I saw the Monasterio de Santa Cantalina yesterday, a mini-city within a city that is a monastary for nuns. It is about 400 years old (I think) and the pride and joy of the city. It was closed off only for nuns in the beginning, when well-to-do Spanish families sent their second-born daughter to live, learn, and become a nun in the monastary–the tradition back then. They were sent with a dowry, and not only their education, but the education of their siblings (until puberty), cost money. After earthquakes and a volcanic eruption leveled the monastary (and the city) a couple times in the 1700s (I think), the government and a private company helped rebuild, making the nuns open part of the complex to tourism as a payment for the work. I took lots of picutres and walked among the monastary streets that are lined by red-walled buildings and decorated with flowers. The cells of older nuns are preserved in their original state and many are colored blue. Their lives were simple, but privaleged–each nun had up to four servants, who lived their lives like the nuns, but only for food and shelter. Today the nuns live their lives more or less in the same way, but with modern amenities, no servants, and some updated rules.

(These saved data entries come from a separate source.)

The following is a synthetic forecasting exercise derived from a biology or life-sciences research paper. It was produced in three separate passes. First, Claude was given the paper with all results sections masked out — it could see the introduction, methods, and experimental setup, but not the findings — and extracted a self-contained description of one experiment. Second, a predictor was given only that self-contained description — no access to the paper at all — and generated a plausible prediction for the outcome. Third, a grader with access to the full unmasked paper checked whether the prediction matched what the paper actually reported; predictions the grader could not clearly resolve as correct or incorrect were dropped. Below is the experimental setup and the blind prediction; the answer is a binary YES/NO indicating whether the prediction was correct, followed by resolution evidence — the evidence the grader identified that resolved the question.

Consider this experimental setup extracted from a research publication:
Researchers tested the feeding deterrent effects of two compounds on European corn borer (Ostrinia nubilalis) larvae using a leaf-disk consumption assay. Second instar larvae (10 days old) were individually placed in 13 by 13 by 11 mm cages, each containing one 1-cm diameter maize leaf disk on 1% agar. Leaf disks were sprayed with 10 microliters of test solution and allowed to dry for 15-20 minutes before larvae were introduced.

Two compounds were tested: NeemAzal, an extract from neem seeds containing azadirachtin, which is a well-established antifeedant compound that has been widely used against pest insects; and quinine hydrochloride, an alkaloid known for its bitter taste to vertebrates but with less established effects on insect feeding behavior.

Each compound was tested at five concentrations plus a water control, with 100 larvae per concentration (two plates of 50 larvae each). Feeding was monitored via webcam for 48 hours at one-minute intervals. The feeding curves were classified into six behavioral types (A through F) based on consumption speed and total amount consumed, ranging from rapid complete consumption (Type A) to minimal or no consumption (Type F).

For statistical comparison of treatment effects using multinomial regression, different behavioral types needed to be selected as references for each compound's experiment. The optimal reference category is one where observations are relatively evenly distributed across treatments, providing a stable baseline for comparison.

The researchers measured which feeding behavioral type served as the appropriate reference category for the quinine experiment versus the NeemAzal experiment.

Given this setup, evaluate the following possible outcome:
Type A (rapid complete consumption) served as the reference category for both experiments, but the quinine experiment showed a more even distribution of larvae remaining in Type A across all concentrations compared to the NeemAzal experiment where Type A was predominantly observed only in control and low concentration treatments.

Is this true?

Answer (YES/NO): NO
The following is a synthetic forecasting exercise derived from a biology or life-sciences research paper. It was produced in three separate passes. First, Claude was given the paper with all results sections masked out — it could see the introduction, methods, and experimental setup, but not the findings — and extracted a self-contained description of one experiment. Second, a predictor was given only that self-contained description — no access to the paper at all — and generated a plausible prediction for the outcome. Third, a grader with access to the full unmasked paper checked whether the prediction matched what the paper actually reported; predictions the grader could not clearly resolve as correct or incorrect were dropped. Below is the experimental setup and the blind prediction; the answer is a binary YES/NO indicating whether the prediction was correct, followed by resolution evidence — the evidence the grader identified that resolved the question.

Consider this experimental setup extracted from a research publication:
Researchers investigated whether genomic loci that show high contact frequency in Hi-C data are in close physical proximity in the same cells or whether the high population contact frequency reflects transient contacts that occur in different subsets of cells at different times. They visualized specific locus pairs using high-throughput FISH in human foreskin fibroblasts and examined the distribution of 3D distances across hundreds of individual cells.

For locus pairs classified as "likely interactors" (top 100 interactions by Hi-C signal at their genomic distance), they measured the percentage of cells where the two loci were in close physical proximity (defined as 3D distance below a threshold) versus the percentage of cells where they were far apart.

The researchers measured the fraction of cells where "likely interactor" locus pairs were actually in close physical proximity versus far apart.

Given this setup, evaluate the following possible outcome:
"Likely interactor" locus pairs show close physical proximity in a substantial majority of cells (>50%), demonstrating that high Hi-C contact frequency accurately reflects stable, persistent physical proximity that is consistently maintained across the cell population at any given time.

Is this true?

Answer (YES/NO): NO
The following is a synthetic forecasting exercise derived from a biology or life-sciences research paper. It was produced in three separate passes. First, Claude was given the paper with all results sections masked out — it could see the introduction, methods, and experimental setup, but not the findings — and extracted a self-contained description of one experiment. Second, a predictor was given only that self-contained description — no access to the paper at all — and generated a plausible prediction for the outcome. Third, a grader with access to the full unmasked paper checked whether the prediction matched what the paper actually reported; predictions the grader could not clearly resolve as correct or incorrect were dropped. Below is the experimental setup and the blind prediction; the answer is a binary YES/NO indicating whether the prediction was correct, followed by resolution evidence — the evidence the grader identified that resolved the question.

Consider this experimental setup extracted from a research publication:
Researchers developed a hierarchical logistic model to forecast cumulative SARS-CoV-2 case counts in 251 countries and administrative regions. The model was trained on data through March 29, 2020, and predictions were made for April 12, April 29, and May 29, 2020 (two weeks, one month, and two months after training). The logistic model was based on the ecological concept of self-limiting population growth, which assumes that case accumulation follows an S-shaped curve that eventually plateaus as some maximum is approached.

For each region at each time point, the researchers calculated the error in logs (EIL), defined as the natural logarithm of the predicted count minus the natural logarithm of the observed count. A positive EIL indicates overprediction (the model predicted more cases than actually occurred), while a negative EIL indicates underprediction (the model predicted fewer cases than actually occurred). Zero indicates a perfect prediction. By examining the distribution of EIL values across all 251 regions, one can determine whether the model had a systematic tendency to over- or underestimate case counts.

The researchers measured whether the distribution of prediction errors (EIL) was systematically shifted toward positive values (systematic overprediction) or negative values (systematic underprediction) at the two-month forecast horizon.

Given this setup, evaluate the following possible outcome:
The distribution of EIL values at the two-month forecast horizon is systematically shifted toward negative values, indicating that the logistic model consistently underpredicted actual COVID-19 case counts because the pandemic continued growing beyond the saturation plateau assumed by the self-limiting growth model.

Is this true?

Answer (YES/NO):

You don’t see them walking around when you’re there, but they’re inside their closed-to-the-public quarters, and they rarely go outside of the monastary. I wondered if they were watching from behind those locked doors and windows.

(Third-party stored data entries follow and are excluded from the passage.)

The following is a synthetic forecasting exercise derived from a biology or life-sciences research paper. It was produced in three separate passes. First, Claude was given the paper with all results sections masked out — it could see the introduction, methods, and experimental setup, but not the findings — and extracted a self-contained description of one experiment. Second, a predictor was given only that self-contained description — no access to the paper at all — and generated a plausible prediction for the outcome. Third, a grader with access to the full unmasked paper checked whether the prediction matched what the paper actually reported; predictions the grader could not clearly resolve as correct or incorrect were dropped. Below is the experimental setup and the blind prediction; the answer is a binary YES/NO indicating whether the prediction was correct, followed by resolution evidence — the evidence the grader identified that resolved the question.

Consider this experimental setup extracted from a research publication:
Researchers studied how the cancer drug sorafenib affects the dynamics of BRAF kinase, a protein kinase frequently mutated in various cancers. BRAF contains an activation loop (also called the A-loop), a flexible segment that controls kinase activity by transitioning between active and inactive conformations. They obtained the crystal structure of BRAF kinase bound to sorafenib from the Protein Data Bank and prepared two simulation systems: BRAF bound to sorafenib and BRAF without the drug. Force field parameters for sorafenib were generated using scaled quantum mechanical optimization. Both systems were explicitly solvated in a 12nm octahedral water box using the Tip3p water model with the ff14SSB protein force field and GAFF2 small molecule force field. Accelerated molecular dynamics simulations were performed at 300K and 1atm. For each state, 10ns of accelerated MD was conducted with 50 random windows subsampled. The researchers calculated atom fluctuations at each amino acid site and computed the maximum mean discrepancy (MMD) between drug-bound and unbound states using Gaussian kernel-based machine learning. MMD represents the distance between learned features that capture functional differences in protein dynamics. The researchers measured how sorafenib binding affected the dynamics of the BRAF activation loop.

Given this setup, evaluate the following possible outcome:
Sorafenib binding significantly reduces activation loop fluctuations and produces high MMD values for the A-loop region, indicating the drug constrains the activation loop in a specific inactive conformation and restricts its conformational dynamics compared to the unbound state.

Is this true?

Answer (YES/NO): NO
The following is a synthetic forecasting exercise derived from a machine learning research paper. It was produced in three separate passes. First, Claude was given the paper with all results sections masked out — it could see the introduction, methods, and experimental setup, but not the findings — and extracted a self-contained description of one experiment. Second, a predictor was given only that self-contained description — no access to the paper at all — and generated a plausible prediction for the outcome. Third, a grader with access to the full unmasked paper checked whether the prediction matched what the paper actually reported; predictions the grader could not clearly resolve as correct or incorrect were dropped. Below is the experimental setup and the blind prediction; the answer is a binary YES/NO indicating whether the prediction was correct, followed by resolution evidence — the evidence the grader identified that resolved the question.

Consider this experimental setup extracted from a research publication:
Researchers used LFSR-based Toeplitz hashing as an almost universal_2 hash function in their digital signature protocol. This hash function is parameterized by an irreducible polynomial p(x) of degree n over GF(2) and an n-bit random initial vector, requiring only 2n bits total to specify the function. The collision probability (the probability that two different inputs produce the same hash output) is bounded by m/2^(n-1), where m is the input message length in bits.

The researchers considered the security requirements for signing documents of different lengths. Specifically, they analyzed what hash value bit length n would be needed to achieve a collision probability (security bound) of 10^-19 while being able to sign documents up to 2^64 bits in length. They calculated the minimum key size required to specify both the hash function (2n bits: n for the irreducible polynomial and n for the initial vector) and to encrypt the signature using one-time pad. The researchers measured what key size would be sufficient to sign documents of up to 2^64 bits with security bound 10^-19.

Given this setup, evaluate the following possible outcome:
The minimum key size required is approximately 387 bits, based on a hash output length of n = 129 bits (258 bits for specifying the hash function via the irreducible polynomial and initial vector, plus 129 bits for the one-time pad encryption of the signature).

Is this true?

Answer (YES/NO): NO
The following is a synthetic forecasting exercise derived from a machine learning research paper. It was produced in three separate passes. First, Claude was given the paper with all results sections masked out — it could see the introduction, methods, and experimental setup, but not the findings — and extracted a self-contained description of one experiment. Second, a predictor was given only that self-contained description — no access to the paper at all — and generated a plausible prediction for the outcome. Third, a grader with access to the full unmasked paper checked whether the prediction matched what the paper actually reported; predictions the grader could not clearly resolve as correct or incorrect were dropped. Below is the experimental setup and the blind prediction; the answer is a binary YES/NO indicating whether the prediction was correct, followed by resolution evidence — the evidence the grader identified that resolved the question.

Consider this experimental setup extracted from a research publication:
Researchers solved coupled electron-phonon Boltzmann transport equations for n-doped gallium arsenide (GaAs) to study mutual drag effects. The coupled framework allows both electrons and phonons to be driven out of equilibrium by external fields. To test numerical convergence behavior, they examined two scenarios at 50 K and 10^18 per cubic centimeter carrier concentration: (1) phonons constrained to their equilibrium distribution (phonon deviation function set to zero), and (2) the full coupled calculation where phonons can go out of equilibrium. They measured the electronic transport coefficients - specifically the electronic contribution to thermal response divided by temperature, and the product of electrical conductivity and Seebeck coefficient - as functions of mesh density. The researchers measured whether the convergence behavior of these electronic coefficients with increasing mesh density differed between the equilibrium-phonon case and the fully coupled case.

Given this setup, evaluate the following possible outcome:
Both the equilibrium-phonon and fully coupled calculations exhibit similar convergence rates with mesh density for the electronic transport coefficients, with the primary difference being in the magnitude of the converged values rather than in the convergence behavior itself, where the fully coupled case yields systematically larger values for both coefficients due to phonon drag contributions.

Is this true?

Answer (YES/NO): NO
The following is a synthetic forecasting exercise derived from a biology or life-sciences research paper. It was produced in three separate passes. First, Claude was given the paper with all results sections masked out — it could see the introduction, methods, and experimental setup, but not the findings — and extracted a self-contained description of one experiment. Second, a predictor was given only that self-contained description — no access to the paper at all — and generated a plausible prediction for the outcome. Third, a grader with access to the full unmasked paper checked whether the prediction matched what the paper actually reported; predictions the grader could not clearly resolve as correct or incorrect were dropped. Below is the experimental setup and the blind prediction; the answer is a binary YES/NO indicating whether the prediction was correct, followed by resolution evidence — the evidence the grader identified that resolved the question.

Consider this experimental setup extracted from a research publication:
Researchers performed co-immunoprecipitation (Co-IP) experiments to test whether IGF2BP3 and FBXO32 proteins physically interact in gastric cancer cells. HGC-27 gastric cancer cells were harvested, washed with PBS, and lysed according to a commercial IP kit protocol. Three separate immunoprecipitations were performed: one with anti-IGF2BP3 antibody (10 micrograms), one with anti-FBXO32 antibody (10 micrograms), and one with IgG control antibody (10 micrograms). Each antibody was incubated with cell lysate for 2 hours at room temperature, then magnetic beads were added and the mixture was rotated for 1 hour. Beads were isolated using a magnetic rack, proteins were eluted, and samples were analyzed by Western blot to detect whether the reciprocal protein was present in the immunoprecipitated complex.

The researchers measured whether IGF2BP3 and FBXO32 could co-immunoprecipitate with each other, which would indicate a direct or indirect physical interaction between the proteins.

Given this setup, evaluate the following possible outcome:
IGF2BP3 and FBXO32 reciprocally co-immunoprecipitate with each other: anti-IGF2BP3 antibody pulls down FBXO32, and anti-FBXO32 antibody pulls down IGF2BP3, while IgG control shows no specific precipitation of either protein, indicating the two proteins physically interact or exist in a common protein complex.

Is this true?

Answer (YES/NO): YES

You can see the church tops of the giant monastary from this hostal roof. Arabic language and culture has much influence on Spanish culture. You can see it in words that start with “al-” and some of the domed-top church architecture. Yesterday, I stood on the roof of that domed-top church in the monastary and took pictures in the direction of where I’m sitting now. The views are far and wide in this city, due to the necessary low-level buildings in this earthquake- and tremor-prone region. Now the sky is completely black. City lights drown any chance of seeing the stars. A two-person band has begun to play traditional music, with a guitar, a drum, and a pan flute…those slightly-mysterious sounding and rhythmic songs that make you tap your feet; danceable with simple light steps forward and back. They make me feel happy and like wandering the streets and countryside. And one of those songs has been stuck in my head the whole time I’ve been here. It was recorded this evening on my voice recorder at #36, 2.5 minutes. Hope to share it and these picutres with you soon.